Instado a falar sobre o futuro do seu partido, FHC tratou o PSDB como uma superestrutura pendurada no ar: “O PSDB, como os demais partidos, estão flutuando e já não representam uma posição nítida, nem são expressão de uma camada nítida da sociedade, porque tem muita mobilidade social, muita fragmentação das novas profissões… A polarização esquerda-direita só é inteligível para quem tem uma certa intelectualidade, as pessoas querem coisas mais concretas.”
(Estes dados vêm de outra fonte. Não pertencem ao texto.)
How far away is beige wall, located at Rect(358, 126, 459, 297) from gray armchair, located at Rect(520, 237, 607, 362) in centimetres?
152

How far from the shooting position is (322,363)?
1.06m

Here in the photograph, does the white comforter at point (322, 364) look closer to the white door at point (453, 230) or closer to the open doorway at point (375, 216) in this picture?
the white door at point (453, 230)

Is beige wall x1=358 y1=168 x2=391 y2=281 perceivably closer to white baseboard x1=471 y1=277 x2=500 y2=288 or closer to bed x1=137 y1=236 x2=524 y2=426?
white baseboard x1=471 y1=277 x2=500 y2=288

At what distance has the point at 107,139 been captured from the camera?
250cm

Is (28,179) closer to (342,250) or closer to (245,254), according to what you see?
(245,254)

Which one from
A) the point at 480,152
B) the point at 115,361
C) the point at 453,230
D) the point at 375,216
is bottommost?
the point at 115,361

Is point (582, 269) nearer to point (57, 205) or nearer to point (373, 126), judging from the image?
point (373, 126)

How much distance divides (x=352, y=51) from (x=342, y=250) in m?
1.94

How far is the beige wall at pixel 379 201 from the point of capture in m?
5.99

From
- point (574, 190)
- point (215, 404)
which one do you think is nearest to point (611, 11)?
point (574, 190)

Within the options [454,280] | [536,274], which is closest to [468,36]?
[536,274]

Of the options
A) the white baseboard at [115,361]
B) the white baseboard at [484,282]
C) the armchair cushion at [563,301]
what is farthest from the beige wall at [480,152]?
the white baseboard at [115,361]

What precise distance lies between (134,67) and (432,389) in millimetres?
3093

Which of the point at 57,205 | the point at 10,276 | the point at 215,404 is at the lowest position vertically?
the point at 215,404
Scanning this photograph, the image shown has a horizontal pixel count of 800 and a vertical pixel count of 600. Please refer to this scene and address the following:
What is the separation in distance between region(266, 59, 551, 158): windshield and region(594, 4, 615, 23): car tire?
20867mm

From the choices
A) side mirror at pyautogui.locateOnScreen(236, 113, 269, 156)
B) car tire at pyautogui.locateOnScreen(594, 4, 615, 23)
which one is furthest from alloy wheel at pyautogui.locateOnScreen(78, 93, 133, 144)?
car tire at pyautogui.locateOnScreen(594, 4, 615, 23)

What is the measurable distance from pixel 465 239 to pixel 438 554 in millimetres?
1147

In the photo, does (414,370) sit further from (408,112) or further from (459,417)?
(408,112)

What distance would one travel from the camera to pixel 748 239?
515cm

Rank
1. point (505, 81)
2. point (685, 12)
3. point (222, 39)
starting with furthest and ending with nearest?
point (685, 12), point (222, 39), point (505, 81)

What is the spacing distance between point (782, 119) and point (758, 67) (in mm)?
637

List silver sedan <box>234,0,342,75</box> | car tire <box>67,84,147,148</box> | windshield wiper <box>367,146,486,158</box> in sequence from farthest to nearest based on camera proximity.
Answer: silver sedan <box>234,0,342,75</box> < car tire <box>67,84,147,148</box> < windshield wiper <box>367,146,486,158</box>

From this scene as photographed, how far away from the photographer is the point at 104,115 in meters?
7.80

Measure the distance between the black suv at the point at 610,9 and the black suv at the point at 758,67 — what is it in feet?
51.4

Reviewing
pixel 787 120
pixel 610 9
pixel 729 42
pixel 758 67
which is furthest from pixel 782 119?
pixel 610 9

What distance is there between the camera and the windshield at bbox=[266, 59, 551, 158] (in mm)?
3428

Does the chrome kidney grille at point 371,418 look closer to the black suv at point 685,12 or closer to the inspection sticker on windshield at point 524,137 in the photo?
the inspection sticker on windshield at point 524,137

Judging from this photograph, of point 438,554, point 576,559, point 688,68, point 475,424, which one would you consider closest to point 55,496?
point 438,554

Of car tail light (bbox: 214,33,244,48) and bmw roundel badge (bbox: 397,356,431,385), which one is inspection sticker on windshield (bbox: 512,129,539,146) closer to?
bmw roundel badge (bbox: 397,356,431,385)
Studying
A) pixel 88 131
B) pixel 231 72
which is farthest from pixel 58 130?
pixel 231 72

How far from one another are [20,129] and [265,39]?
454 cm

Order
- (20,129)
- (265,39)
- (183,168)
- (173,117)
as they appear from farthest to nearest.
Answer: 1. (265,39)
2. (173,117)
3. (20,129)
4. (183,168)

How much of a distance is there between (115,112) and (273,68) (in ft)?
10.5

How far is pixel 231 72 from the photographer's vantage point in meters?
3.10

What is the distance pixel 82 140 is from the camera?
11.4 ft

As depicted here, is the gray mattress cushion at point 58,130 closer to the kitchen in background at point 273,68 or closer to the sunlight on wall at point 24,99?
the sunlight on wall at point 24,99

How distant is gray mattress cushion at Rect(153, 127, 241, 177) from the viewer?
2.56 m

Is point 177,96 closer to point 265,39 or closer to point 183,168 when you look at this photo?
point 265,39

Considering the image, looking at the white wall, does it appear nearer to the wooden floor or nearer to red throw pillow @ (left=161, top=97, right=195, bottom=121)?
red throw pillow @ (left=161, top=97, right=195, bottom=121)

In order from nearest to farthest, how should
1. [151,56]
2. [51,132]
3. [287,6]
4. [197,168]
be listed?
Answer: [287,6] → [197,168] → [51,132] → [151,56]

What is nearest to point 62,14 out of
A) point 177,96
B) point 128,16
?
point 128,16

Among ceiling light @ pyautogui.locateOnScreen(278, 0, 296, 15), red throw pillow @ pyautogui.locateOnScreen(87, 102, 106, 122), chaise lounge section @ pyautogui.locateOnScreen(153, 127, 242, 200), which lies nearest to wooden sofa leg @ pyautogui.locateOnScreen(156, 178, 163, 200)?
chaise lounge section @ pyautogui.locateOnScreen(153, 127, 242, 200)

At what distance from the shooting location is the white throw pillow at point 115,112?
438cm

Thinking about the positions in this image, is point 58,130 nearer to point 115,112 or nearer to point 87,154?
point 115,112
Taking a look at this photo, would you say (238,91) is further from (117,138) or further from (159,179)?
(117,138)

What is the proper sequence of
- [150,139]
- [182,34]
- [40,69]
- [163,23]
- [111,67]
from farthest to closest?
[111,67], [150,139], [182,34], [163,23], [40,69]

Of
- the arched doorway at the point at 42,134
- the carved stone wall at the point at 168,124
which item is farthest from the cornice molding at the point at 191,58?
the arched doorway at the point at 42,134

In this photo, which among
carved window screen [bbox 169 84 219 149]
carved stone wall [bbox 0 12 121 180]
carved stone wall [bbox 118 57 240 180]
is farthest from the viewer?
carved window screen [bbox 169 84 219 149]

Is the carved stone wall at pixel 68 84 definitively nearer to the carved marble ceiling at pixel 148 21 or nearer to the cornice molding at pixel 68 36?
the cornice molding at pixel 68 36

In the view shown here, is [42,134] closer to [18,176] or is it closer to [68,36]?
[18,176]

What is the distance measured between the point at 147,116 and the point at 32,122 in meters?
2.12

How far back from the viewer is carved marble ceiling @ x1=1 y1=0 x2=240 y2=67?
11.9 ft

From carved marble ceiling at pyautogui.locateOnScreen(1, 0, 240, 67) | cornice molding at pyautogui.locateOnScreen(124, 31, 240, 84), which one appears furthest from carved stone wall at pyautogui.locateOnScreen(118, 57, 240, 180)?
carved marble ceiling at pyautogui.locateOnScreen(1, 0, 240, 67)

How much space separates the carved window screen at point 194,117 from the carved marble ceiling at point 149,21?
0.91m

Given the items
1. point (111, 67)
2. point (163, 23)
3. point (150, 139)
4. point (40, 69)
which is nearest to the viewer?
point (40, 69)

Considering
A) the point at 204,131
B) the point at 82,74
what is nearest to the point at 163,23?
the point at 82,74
FHC arrematou: “O PSDB, como qualquer outro partido, vai ter que se adequar a esse novo momento da história. Se não se adequar, vai perder o controle das situações de poder. Eu sei que estou falando coisas vagas, mas eu não tenho como saber o que vai acontecer no futuro. No Brasil temos que procurar formas de expressão política que preservem a liberdade. As desigualdades sociais no país são imensas e elas desapareceram da discussão política. Os problemas de longo prazo sumiram da discussão. Tudo é: ‘eu gosto, não gosto, odeio, não odeio’. É um momento de exacerbação.”